### [出典]
研究課題/領域番号 |
22K11998
|
研究機関 | 青山学院大学 |
研究代表者 |
ロペズ ギヨーム 青山学院大学, 理工学部, 教授 (80572958)
|
研究期間 (年度) |
2022-04-01 – 2025-03-31
|
キーワード | ウェアラブル / 生体センシング / スキルアップ支援 / ナッジ / 行動認識 / スキル定量化 |
研究実績の概要 |
本研究の目的は,近年普及しつつある日常生活で用いることのできる市販の汎用的なウェアラブル端末(リストバンド型,イヤホン型,インソール型,チェストバンド型など)を用い日常的なトレーニングを楽しく行えるように支援することである.ウェアラブル端末のセンサ信号(加速度,角速度,心拍数など)とフィードバック機能(画面,振動,音など)を汎用的に統合するプラットフォームを構築するとともに,そのプラットフォームを活用する運動スキル向上支援システムを開発し,様々なスポーツの継続性およびスキルの向上への効果を検証する. 2022年度は,様々なスポーツを対象に,実験環境ではなく,リアルな実施環境においてデータを取得,提案システムを評価することに注力した.具体的に,サッカー練習,テニス練習と,ボクササイズにおいては,データ取得,行動検出と,行動識別を行って.体幹トレーニングとランニングにおいては,運動効果向上に繋がるリアルタイムフィードバックの効果を検証した. リアルな実施環境における行動自動検出は,サッカー・テニス・ボクササイズとも,90%以上の検出率を実現した.行動の自動分類に関して,サッカーにおいて5つ,ボクササイズにおいて4つ,テニスにおいて3つをターゲットにするとともに,その他のターゲットではない行動も混在した場合の機械学習モデルの平均精度を評価し,個人間よりも,行動間のバラつきが大きいことが分かった. また,リアルタイムフィードバックに関して,体幹トレーニングにおいて,聴覚と視覚の刺激を組み合わせることが効果的だと分かった.そして,ランニングにおいて,一人で目標のクリアを目指すよりも,遠隔もしくは仮想な相手と競い合った方がより強度の強い運動に自分を追い詰めることができることを示した.

### [練習問題]
出典によると、体幹トレーニングのリアルタイムフィードバックでは何が効果的だと分かりましたか。 データセット項目はこの作業には一切関わりません。

### [データセット項目]
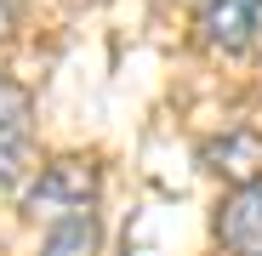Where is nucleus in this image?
Returning <instances> with one entry per match:
<instances>
[{
    "instance_id": "nucleus-1",
    "label": "nucleus",
    "mask_w": 262,
    "mask_h": 256,
    "mask_svg": "<svg viewBox=\"0 0 262 256\" xmlns=\"http://www.w3.org/2000/svg\"><path fill=\"white\" fill-rule=\"evenodd\" d=\"M97 205V165L92 159H52L40 165L34 188L23 194V211L34 222H74V217H92Z\"/></svg>"
},
{
    "instance_id": "nucleus-2",
    "label": "nucleus",
    "mask_w": 262,
    "mask_h": 256,
    "mask_svg": "<svg viewBox=\"0 0 262 256\" xmlns=\"http://www.w3.org/2000/svg\"><path fill=\"white\" fill-rule=\"evenodd\" d=\"M34 103L17 80L0 74V182H23V171L34 159Z\"/></svg>"
},
{
    "instance_id": "nucleus-3",
    "label": "nucleus",
    "mask_w": 262,
    "mask_h": 256,
    "mask_svg": "<svg viewBox=\"0 0 262 256\" xmlns=\"http://www.w3.org/2000/svg\"><path fill=\"white\" fill-rule=\"evenodd\" d=\"M216 239H223L234 256H262V182L234 188V199L216 217Z\"/></svg>"
},
{
    "instance_id": "nucleus-4",
    "label": "nucleus",
    "mask_w": 262,
    "mask_h": 256,
    "mask_svg": "<svg viewBox=\"0 0 262 256\" xmlns=\"http://www.w3.org/2000/svg\"><path fill=\"white\" fill-rule=\"evenodd\" d=\"M205 165L216 171L223 182H234V188H251V182H262V137L256 131H223L211 148H205Z\"/></svg>"
},
{
    "instance_id": "nucleus-5",
    "label": "nucleus",
    "mask_w": 262,
    "mask_h": 256,
    "mask_svg": "<svg viewBox=\"0 0 262 256\" xmlns=\"http://www.w3.org/2000/svg\"><path fill=\"white\" fill-rule=\"evenodd\" d=\"M256 6H262V0H205V12H200L205 40H211V46H223V52L245 46L251 29H256Z\"/></svg>"
},
{
    "instance_id": "nucleus-6",
    "label": "nucleus",
    "mask_w": 262,
    "mask_h": 256,
    "mask_svg": "<svg viewBox=\"0 0 262 256\" xmlns=\"http://www.w3.org/2000/svg\"><path fill=\"white\" fill-rule=\"evenodd\" d=\"M40 256H97V222L92 217H74V222H57L40 245Z\"/></svg>"
},
{
    "instance_id": "nucleus-7",
    "label": "nucleus",
    "mask_w": 262,
    "mask_h": 256,
    "mask_svg": "<svg viewBox=\"0 0 262 256\" xmlns=\"http://www.w3.org/2000/svg\"><path fill=\"white\" fill-rule=\"evenodd\" d=\"M17 29V0H0V40Z\"/></svg>"
}]
</instances>
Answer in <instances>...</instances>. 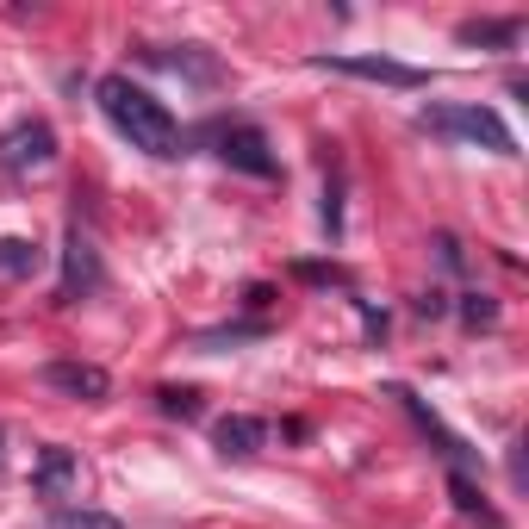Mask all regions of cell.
I'll list each match as a JSON object with an SVG mask.
<instances>
[{
  "label": "cell",
  "instance_id": "1",
  "mask_svg": "<svg viewBox=\"0 0 529 529\" xmlns=\"http://www.w3.org/2000/svg\"><path fill=\"white\" fill-rule=\"evenodd\" d=\"M100 113L113 119V131L119 137H131V150H144V156H181V125H175V113L162 106L150 88H137L131 75H100Z\"/></svg>",
  "mask_w": 529,
  "mask_h": 529
},
{
  "label": "cell",
  "instance_id": "2",
  "mask_svg": "<svg viewBox=\"0 0 529 529\" xmlns=\"http://www.w3.org/2000/svg\"><path fill=\"white\" fill-rule=\"evenodd\" d=\"M417 125L424 131H436V137H455V144H486L492 156H517V137H511V125L492 113V106H424L417 113Z\"/></svg>",
  "mask_w": 529,
  "mask_h": 529
},
{
  "label": "cell",
  "instance_id": "3",
  "mask_svg": "<svg viewBox=\"0 0 529 529\" xmlns=\"http://www.w3.org/2000/svg\"><path fill=\"white\" fill-rule=\"evenodd\" d=\"M100 287H106L100 249H94V237H81V225H69V237H63V287H57V299L75 305V299H94Z\"/></svg>",
  "mask_w": 529,
  "mask_h": 529
},
{
  "label": "cell",
  "instance_id": "4",
  "mask_svg": "<svg viewBox=\"0 0 529 529\" xmlns=\"http://www.w3.org/2000/svg\"><path fill=\"white\" fill-rule=\"evenodd\" d=\"M218 156H225V169L256 175V181H274V175H281V162H274L268 137H262L256 125H225V131H218Z\"/></svg>",
  "mask_w": 529,
  "mask_h": 529
},
{
  "label": "cell",
  "instance_id": "5",
  "mask_svg": "<svg viewBox=\"0 0 529 529\" xmlns=\"http://www.w3.org/2000/svg\"><path fill=\"white\" fill-rule=\"evenodd\" d=\"M44 162H57V131L44 119H19L7 137H0V169L19 175V169H44Z\"/></svg>",
  "mask_w": 529,
  "mask_h": 529
},
{
  "label": "cell",
  "instance_id": "6",
  "mask_svg": "<svg viewBox=\"0 0 529 529\" xmlns=\"http://www.w3.org/2000/svg\"><path fill=\"white\" fill-rule=\"evenodd\" d=\"M386 393H393V399H399V405L411 411V424H417V430H424V436L436 442V449H442V455H449V467H455V473H467V467H480V461H473V449H467V442H461V436H455L449 424H442V417H436V411H430L424 399H417V393H411V386H386Z\"/></svg>",
  "mask_w": 529,
  "mask_h": 529
},
{
  "label": "cell",
  "instance_id": "7",
  "mask_svg": "<svg viewBox=\"0 0 529 529\" xmlns=\"http://www.w3.org/2000/svg\"><path fill=\"white\" fill-rule=\"evenodd\" d=\"M318 69H337V75H361V81H380V88H424V69L393 63V57H312Z\"/></svg>",
  "mask_w": 529,
  "mask_h": 529
},
{
  "label": "cell",
  "instance_id": "8",
  "mask_svg": "<svg viewBox=\"0 0 529 529\" xmlns=\"http://www.w3.org/2000/svg\"><path fill=\"white\" fill-rule=\"evenodd\" d=\"M44 380L57 386V393L81 399V405H100V399H113V374H106V368H94V361H50V368H44Z\"/></svg>",
  "mask_w": 529,
  "mask_h": 529
},
{
  "label": "cell",
  "instance_id": "9",
  "mask_svg": "<svg viewBox=\"0 0 529 529\" xmlns=\"http://www.w3.org/2000/svg\"><path fill=\"white\" fill-rule=\"evenodd\" d=\"M262 442H268V424H262V417H249V411H231V417H218V424H212V449L225 455V461L262 455Z\"/></svg>",
  "mask_w": 529,
  "mask_h": 529
},
{
  "label": "cell",
  "instance_id": "10",
  "mask_svg": "<svg viewBox=\"0 0 529 529\" xmlns=\"http://www.w3.org/2000/svg\"><path fill=\"white\" fill-rule=\"evenodd\" d=\"M81 480V461H75V449H63V442H50V449H38V467H32V492L38 498H69V486Z\"/></svg>",
  "mask_w": 529,
  "mask_h": 529
},
{
  "label": "cell",
  "instance_id": "11",
  "mask_svg": "<svg viewBox=\"0 0 529 529\" xmlns=\"http://www.w3.org/2000/svg\"><path fill=\"white\" fill-rule=\"evenodd\" d=\"M455 38L461 44H480V50H511L523 38V19H467Z\"/></svg>",
  "mask_w": 529,
  "mask_h": 529
},
{
  "label": "cell",
  "instance_id": "12",
  "mask_svg": "<svg viewBox=\"0 0 529 529\" xmlns=\"http://www.w3.org/2000/svg\"><path fill=\"white\" fill-rule=\"evenodd\" d=\"M38 268H44V249L32 237H0V274L7 281H32Z\"/></svg>",
  "mask_w": 529,
  "mask_h": 529
},
{
  "label": "cell",
  "instance_id": "13",
  "mask_svg": "<svg viewBox=\"0 0 529 529\" xmlns=\"http://www.w3.org/2000/svg\"><path fill=\"white\" fill-rule=\"evenodd\" d=\"M449 498H455V511H467V517H480L486 529H505V517H498V511L486 505V492L473 486V473H455V467H449Z\"/></svg>",
  "mask_w": 529,
  "mask_h": 529
},
{
  "label": "cell",
  "instance_id": "14",
  "mask_svg": "<svg viewBox=\"0 0 529 529\" xmlns=\"http://www.w3.org/2000/svg\"><path fill=\"white\" fill-rule=\"evenodd\" d=\"M156 411H162V417H181V424H193V417L206 411V399H200V386H156Z\"/></svg>",
  "mask_w": 529,
  "mask_h": 529
},
{
  "label": "cell",
  "instance_id": "15",
  "mask_svg": "<svg viewBox=\"0 0 529 529\" xmlns=\"http://www.w3.org/2000/svg\"><path fill=\"white\" fill-rule=\"evenodd\" d=\"M455 312H461L467 330H492V324H498V299H492V293H461Z\"/></svg>",
  "mask_w": 529,
  "mask_h": 529
},
{
  "label": "cell",
  "instance_id": "16",
  "mask_svg": "<svg viewBox=\"0 0 529 529\" xmlns=\"http://www.w3.org/2000/svg\"><path fill=\"white\" fill-rule=\"evenodd\" d=\"M50 529H119V517H106V511H57Z\"/></svg>",
  "mask_w": 529,
  "mask_h": 529
},
{
  "label": "cell",
  "instance_id": "17",
  "mask_svg": "<svg viewBox=\"0 0 529 529\" xmlns=\"http://www.w3.org/2000/svg\"><path fill=\"white\" fill-rule=\"evenodd\" d=\"M417 318H449V293L442 287H430V293H417V305H411Z\"/></svg>",
  "mask_w": 529,
  "mask_h": 529
},
{
  "label": "cell",
  "instance_id": "18",
  "mask_svg": "<svg viewBox=\"0 0 529 529\" xmlns=\"http://www.w3.org/2000/svg\"><path fill=\"white\" fill-rule=\"evenodd\" d=\"M436 256H442V268H461V262H467V249H461L455 231H436Z\"/></svg>",
  "mask_w": 529,
  "mask_h": 529
},
{
  "label": "cell",
  "instance_id": "19",
  "mask_svg": "<svg viewBox=\"0 0 529 529\" xmlns=\"http://www.w3.org/2000/svg\"><path fill=\"white\" fill-rule=\"evenodd\" d=\"M355 312H361V324H368V343H380L386 337V312H374L368 299H355Z\"/></svg>",
  "mask_w": 529,
  "mask_h": 529
},
{
  "label": "cell",
  "instance_id": "20",
  "mask_svg": "<svg viewBox=\"0 0 529 529\" xmlns=\"http://www.w3.org/2000/svg\"><path fill=\"white\" fill-rule=\"evenodd\" d=\"M0 467H7V436H0Z\"/></svg>",
  "mask_w": 529,
  "mask_h": 529
}]
</instances>
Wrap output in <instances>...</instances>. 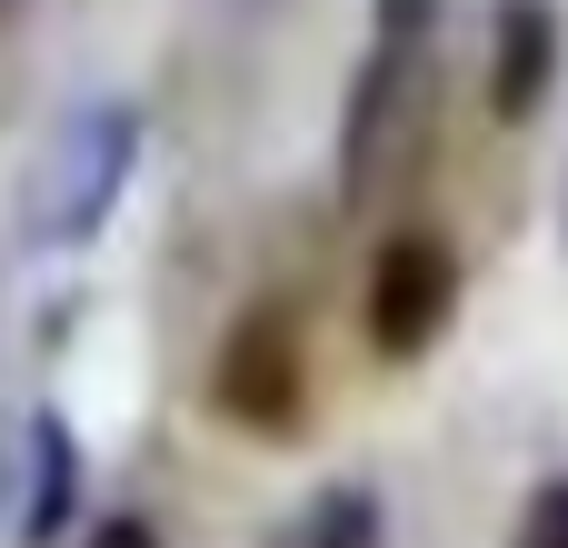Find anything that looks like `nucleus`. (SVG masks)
Instances as JSON below:
<instances>
[{"label": "nucleus", "mask_w": 568, "mask_h": 548, "mask_svg": "<svg viewBox=\"0 0 568 548\" xmlns=\"http://www.w3.org/2000/svg\"><path fill=\"white\" fill-rule=\"evenodd\" d=\"M140 170V110L130 100H80L50 120V140L20 170V240L30 250H80L110 230L120 190Z\"/></svg>", "instance_id": "f257e3e1"}, {"label": "nucleus", "mask_w": 568, "mask_h": 548, "mask_svg": "<svg viewBox=\"0 0 568 548\" xmlns=\"http://www.w3.org/2000/svg\"><path fill=\"white\" fill-rule=\"evenodd\" d=\"M429 20L439 0H379V30H369V60L349 80V110H339V200H369L409 140H419V110H429Z\"/></svg>", "instance_id": "f03ea898"}, {"label": "nucleus", "mask_w": 568, "mask_h": 548, "mask_svg": "<svg viewBox=\"0 0 568 548\" xmlns=\"http://www.w3.org/2000/svg\"><path fill=\"white\" fill-rule=\"evenodd\" d=\"M449 309H459V260H449V240L399 230V240L369 260V300H359L369 349H379V359H419V349L449 329Z\"/></svg>", "instance_id": "7ed1b4c3"}, {"label": "nucleus", "mask_w": 568, "mask_h": 548, "mask_svg": "<svg viewBox=\"0 0 568 548\" xmlns=\"http://www.w3.org/2000/svg\"><path fill=\"white\" fill-rule=\"evenodd\" d=\"M210 409L230 429H260V439H290L300 409H310V359L290 339V319H240L220 339V369H210Z\"/></svg>", "instance_id": "20e7f679"}, {"label": "nucleus", "mask_w": 568, "mask_h": 548, "mask_svg": "<svg viewBox=\"0 0 568 548\" xmlns=\"http://www.w3.org/2000/svg\"><path fill=\"white\" fill-rule=\"evenodd\" d=\"M559 10L549 0H499V30H489V110L519 130L539 120V100L559 90Z\"/></svg>", "instance_id": "39448f33"}, {"label": "nucleus", "mask_w": 568, "mask_h": 548, "mask_svg": "<svg viewBox=\"0 0 568 548\" xmlns=\"http://www.w3.org/2000/svg\"><path fill=\"white\" fill-rule=\"evenodd\" d=\"M70 519H80V439H70L60 409H40L30 419V509H20V539L50 548Z\"/></svg>", "instance_id": "423d86ee"}, {"label": "nucleus", "mask_w": 568, "mask_h": 548, "mask_svg": "<svg viewBox=\"0 0 568 548\" xmlns=\"http://www.w3.org/2000/svg\"><path fill=\"white\" fill-rule=\"evenodd\" d=\"M389 539V519H379V499L359 489V479H339V489H320V499H300L290 519H280V539L270 548H379Z\"/></svg>", "instance_id": "0eeeda50"}, {"label": "nucleus", "mask_w": 568, "mask_h": 548, "mask_svg": "<svg viewBox=\"0 0 568 548\" xmlns=\"http://www.w3.org/2000/svg\"><path fill=\"white\" fill-rule=\"evenodd\" d=\"M519 548H568V479H539L519 509Z\"/></svg>", "instance_id": "6e6552de"}, {"label": "nucleus", "mask_w": 568, "mask_h": 548, "mask_svg": "<svg viewBox=\"0 0 568 548\" xmlns=\"http://www.w3.org/2000/svg\"><path fill=\"white\" fill-rule=\"evenodd\" d=\"M80 548H160V529H150V519H100Z\"/></svg>", "instance_id": "1a4fd4ad"}, {"label": "nucleus", "mask_w": 568, "mask_h": 548, "mask_svg": "<svg viewBox=\"0 0 568 548\" xmlns=\"http://www.w3.org/2000/svg\"><path fill=\"white\" fill-rule=\"evenodd\" d=\"M559 240H568V180H559Z\"/></svg>", "instance_id": "9d476101"}, {"label": "nucleus", "mask_w": 568, "mask_h": 548, "mask_svg": "<svg viewBox=\"0 0 568 548\" xmlns=\"http://www.w3.org/2000/svg\"><path fill=\"white\" fill-rule=\"evenodd\" d=\"M0 10H10V0H0Z\"/></svg>", "instance_id": "9b49d317"}]
</instances>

### [解答]
聴覚と視覚の刺激を組み合わせることです。